Ten of them and so poor that the nuns sent them home from school with pots of red beans or vegetable soup. All the places they lived in the city, moving often when the rent was due, have street names she can list: General Taylor, Soraperu, Marengo, Arabella, Josephine.

Her mother prayed to the statues of Mary that moved from house to house with the family: the Virgin of the Seven Veils. Our Lady of Guadalupe. Queen of Peace. Mystical Rose. “Mama was smart. She went to college to be a teacher. But married women couldn’t teach. She went to St. Stephen’s Church, Pearl told me this, to ask the priest if she had to give into Daddy if he was drinking. Maybe there were six or seven of us then. He told her yes, it’s her duty as his wife.

“We were supposed to think a priest was holy, like Jesus, can you believe he told her that? 

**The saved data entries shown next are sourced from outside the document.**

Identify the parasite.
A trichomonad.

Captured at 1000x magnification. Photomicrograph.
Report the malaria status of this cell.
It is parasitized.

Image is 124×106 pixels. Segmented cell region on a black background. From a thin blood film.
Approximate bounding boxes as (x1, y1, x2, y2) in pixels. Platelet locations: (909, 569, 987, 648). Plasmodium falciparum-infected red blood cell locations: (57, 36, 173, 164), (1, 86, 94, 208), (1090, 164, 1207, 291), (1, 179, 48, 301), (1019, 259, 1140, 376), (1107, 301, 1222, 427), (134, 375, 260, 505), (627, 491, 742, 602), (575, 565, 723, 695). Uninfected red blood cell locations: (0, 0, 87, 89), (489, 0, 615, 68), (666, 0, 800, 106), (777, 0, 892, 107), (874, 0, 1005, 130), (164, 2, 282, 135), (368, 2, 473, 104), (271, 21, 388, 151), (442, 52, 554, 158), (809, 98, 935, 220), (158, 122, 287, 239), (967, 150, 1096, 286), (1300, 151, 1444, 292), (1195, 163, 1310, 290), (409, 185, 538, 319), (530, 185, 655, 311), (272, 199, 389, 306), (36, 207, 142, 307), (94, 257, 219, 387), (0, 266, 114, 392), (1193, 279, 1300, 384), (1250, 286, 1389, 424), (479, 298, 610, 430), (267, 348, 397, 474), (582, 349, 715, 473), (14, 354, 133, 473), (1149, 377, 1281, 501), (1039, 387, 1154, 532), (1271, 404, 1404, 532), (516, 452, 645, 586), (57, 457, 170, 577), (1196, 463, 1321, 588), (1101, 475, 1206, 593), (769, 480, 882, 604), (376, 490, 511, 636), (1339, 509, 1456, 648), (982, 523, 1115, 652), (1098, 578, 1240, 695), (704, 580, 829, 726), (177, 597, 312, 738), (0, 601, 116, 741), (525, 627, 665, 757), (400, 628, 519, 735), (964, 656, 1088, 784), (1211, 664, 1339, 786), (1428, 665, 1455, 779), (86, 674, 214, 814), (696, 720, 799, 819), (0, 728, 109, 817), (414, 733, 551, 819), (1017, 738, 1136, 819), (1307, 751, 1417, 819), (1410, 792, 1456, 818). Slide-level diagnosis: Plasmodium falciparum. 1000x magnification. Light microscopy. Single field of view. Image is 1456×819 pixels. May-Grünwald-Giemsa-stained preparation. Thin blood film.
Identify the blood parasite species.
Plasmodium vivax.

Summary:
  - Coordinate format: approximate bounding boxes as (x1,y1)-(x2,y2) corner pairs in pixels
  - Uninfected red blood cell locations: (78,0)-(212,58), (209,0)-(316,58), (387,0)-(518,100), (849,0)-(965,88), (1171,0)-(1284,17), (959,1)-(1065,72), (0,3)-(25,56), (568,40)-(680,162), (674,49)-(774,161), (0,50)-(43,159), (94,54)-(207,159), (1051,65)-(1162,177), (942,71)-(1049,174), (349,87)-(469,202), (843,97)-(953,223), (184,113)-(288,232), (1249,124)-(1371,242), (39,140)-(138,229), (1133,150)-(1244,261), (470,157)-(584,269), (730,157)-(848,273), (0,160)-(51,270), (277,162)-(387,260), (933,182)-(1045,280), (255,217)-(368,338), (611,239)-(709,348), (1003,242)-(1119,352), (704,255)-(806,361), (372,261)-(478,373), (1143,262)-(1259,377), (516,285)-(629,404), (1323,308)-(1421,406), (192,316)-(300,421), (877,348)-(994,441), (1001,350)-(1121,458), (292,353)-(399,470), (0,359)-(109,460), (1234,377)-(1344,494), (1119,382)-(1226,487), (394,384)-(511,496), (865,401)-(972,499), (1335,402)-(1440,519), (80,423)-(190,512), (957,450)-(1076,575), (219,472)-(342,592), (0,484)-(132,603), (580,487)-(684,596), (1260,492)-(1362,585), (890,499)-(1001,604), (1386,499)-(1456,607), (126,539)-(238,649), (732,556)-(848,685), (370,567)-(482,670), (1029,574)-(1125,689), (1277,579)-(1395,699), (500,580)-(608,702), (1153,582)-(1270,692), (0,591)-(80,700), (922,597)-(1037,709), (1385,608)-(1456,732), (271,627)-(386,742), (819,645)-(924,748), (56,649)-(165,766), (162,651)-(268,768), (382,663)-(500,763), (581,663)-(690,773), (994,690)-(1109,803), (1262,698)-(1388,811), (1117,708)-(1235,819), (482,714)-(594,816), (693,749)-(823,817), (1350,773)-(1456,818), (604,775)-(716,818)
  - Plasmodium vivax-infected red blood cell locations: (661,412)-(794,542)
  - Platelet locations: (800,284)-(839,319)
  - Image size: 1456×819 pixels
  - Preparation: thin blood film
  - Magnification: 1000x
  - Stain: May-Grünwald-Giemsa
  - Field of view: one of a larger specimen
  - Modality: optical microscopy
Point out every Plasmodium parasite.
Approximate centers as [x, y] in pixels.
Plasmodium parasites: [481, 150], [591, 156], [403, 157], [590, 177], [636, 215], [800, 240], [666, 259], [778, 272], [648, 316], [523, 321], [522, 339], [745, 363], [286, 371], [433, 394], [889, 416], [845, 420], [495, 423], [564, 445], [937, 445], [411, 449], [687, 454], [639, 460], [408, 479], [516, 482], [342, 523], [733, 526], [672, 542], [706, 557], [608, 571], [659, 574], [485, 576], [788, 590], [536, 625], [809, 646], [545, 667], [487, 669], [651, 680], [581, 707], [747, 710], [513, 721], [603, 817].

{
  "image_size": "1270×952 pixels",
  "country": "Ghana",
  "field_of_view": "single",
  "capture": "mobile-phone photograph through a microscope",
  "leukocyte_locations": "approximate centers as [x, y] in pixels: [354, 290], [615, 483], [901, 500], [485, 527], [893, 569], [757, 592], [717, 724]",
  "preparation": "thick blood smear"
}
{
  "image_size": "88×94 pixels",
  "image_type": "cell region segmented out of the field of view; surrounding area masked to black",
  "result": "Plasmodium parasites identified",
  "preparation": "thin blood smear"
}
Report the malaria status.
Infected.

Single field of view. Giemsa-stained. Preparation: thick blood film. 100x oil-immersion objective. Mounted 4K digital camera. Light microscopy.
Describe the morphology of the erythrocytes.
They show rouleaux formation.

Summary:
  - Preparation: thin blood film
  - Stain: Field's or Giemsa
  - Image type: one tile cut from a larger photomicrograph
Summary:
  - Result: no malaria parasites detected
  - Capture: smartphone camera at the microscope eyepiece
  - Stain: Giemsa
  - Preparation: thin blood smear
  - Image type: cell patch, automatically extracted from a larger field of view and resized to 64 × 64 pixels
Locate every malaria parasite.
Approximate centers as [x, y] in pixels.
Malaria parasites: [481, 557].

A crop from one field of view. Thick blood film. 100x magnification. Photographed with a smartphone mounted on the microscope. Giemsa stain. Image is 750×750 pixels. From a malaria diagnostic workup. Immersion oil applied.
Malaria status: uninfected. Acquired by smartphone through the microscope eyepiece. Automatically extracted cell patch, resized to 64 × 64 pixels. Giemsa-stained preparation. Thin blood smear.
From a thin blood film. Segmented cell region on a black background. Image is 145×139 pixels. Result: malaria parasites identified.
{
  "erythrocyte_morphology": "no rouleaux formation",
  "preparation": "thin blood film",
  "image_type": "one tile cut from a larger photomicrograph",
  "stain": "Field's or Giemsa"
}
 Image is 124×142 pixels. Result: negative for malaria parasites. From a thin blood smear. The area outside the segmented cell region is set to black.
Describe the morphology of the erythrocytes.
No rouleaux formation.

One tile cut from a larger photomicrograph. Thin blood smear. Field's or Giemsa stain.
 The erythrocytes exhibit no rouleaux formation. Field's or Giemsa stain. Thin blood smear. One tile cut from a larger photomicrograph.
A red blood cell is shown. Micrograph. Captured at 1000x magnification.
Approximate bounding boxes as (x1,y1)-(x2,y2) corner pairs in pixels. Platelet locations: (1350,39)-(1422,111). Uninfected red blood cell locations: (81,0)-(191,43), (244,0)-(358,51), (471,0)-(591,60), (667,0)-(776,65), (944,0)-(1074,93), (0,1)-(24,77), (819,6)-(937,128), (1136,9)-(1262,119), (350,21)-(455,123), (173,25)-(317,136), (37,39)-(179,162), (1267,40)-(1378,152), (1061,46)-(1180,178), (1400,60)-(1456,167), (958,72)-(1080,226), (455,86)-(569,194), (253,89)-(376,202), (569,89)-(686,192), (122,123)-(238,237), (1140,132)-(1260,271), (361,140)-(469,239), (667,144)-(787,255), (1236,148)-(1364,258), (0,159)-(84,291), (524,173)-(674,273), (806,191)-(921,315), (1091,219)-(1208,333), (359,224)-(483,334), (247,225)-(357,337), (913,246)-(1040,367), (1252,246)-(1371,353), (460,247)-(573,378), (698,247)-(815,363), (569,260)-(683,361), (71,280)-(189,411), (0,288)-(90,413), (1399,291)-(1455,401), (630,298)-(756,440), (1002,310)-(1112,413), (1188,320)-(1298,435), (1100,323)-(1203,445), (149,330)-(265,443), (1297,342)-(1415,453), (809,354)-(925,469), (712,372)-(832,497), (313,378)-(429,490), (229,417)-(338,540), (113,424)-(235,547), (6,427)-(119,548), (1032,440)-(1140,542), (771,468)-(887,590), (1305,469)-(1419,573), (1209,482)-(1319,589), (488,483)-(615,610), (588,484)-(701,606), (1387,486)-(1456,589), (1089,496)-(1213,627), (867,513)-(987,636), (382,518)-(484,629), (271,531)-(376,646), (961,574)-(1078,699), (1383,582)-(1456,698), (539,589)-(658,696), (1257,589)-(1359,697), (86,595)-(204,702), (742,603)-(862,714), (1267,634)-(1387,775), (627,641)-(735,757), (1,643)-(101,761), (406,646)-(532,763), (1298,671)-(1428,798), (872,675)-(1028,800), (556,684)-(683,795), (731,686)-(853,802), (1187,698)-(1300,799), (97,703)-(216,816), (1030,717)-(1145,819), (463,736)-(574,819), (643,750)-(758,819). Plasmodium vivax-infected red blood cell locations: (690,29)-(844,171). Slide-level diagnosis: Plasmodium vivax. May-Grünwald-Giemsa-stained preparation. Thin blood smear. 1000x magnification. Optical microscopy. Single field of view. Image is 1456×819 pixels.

“A long time ago I read all about priests selling indulgences. All the money they have. Telling people, they can’t use birth control. And those people can’t help it if they’re queer, they’re born that way.” Her voice lowers. “And all they’ve done to children, all those innocent children. Don’t know about the church anymore. It’s not what Jesus wanted.” 

“There might be a movie on. I think I’ll have another cup of tea.” She slips her feet into a flat soft slipper for the left foot, a wedged heel for the right foot to offset the hip and femur deformed by Paget’s disease, a form of arthritis. She pushes against the chair and the table to stand up and limps over to the kitchen counter.